Re: [PATCHv3] x86/xen: don't copy bogus duplicate entries into kernel page tables

[Date Prev][Date Next][Thread Prev][Thread Next][Date Index][Thread Index]

 



On 09/10/2014 08:23 AM, David Vrabel wrote:
From: Stefan Bader <stefan.bader@xxxxxxxxxxxxx>

When RANDOMIZE_BASE (KASLR) is enabled; or the sum of all loaded
modules exceeds 512 MiB, then loading modules fails with a warning
(and hence a vmalloc allocation failure) because the PTEs for the
newly-allocated vmalloc address space are not zero.

   WARNING: CPU: 0 PID: 494 at linux/mm/vmalloc.c:128
            vmap_page_range_noflush+0x2a1/0x360()

This is caused by xen_setup_kernel_pagetables() copying
level2_kernel_pgt into level2_fixmap_pgt, overwriting many non-present
entries.

Without KASLR, the normal kernel image size only covers the first half
of level2_kernel_pgt and module space starts after that.

L4[511]->level3_kernel_pgt[510]->level2_kernel_pgt[  0..255]->kernel
                                                   [256..511]->module
                           [511]->level2_fixmap_pgt[  0..505]->module

This allows 512 MiB of of module vmalloc space to be used before
having to use the corrupted level2_fixmap_pgt entries.

With KASLR enabled, the kernel image uses the full PUD range of 1G and
module space starts in the level2_fixmap_pgt.

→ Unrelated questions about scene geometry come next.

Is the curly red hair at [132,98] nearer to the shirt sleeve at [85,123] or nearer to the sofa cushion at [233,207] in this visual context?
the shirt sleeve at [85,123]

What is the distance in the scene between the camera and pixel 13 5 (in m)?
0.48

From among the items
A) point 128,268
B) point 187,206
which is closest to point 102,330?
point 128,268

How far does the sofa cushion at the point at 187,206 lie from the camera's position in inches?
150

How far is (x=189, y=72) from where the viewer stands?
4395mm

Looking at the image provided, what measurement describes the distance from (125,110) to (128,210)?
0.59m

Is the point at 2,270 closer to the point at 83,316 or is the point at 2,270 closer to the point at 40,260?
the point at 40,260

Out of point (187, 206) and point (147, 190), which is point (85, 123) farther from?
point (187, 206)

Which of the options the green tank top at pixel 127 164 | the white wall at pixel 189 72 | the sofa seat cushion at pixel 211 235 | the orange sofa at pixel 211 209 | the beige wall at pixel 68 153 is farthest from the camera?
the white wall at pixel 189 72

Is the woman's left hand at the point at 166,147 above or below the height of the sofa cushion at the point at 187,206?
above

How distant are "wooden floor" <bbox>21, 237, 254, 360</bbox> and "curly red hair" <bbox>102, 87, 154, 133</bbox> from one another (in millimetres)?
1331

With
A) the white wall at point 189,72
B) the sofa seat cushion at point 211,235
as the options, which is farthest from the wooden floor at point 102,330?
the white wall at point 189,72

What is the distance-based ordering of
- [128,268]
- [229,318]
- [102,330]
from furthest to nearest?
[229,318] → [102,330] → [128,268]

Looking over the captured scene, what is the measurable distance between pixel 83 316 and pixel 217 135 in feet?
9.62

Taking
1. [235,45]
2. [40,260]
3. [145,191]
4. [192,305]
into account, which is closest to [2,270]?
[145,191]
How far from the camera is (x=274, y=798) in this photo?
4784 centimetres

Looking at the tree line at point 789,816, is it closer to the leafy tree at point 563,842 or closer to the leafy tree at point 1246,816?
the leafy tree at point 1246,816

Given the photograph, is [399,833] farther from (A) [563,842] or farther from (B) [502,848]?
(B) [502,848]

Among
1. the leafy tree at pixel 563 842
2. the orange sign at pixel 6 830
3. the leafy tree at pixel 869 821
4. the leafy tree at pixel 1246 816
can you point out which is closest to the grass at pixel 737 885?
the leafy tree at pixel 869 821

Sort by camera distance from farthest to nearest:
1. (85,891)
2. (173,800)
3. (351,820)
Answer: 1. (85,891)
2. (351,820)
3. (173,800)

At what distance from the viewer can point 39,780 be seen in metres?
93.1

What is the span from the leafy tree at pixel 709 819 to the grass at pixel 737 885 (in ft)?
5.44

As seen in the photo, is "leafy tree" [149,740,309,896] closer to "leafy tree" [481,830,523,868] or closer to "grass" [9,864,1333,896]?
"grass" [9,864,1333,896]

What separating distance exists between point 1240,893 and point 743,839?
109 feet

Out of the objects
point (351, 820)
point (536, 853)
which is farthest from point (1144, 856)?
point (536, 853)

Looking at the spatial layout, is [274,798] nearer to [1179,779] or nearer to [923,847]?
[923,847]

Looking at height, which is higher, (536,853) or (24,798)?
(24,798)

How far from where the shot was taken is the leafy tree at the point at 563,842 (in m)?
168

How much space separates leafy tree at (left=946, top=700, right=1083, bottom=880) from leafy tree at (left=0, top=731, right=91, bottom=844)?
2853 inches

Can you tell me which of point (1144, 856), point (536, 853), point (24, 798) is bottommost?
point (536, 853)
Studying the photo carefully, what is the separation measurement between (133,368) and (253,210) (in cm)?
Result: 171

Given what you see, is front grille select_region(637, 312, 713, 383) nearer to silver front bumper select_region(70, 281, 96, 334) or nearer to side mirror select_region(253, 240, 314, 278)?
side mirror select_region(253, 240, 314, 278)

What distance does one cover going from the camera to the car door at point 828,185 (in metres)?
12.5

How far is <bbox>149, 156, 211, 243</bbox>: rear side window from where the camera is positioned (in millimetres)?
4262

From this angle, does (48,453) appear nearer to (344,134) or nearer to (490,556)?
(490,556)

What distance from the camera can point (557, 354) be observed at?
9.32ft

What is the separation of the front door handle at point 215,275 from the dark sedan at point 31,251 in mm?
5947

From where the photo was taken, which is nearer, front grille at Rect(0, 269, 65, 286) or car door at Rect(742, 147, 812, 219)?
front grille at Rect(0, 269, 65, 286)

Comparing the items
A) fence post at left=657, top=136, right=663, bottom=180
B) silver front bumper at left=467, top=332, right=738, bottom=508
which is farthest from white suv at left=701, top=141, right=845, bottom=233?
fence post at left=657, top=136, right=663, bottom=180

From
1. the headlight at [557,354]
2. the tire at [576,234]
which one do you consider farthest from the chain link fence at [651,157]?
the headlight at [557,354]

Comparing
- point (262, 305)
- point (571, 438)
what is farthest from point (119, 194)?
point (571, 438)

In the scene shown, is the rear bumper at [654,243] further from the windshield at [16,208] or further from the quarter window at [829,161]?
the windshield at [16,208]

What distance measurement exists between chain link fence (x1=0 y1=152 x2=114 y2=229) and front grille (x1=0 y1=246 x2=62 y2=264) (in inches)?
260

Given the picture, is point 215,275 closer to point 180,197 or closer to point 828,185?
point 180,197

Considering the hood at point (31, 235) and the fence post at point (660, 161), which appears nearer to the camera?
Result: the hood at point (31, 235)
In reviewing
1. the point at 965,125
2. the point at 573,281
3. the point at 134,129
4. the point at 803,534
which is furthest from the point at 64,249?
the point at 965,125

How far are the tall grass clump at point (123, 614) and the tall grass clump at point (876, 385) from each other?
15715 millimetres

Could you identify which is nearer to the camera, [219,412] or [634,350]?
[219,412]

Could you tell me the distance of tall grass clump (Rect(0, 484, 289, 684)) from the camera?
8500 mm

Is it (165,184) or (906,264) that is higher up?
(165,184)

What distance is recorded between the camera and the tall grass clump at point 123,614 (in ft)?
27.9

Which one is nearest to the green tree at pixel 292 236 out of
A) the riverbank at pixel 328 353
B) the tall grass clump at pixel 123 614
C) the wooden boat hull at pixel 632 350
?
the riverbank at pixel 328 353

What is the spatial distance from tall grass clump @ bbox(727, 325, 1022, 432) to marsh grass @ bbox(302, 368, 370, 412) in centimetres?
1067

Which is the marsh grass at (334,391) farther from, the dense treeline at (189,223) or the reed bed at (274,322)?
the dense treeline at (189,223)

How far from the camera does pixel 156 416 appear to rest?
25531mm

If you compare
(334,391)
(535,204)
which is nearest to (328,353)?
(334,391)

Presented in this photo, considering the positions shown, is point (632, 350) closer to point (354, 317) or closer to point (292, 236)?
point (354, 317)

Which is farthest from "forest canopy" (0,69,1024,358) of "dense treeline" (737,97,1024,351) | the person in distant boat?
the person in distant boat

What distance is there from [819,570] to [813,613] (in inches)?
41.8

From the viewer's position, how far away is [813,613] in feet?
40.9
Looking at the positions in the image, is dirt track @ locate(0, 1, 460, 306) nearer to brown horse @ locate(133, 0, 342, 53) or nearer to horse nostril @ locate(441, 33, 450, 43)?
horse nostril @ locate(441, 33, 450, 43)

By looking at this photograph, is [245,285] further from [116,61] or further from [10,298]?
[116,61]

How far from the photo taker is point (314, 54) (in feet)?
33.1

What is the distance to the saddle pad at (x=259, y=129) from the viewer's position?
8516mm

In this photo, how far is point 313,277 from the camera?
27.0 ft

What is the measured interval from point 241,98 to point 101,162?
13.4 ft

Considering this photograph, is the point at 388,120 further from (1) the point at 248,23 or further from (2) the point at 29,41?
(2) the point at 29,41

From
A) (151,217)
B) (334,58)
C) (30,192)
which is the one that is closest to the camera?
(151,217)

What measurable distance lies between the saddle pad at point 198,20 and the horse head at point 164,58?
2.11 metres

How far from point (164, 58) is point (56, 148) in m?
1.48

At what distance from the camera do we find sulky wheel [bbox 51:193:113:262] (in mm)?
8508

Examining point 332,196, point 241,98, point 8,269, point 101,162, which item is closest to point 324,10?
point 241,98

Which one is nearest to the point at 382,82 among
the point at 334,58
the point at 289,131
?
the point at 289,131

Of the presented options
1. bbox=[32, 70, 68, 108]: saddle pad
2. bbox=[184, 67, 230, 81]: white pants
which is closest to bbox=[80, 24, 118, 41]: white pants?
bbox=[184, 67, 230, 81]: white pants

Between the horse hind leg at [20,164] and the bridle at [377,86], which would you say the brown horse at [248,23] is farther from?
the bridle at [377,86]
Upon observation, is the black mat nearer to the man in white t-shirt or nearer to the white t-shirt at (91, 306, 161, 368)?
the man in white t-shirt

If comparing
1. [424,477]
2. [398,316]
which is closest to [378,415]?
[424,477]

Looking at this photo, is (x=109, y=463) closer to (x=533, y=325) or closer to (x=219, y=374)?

So basically:

L4[511]->level3_kernel_pgt[510]->level2_kernel_pgt[0..511]->kernel
                           [511]->level2_fixmap_pgt[0..505]->module

And now no module vmalloc space can be used without using the corrupt
level2_fixmap_pgt entries.

Fix this by properly converting the level2_fixmap_pgt entries to MFNs,
and setting level1_fixmap_pgt as read-only.

A number of comments were also using the the wrong L3 offset for
level2_kernel_pgt.  These have been corrected.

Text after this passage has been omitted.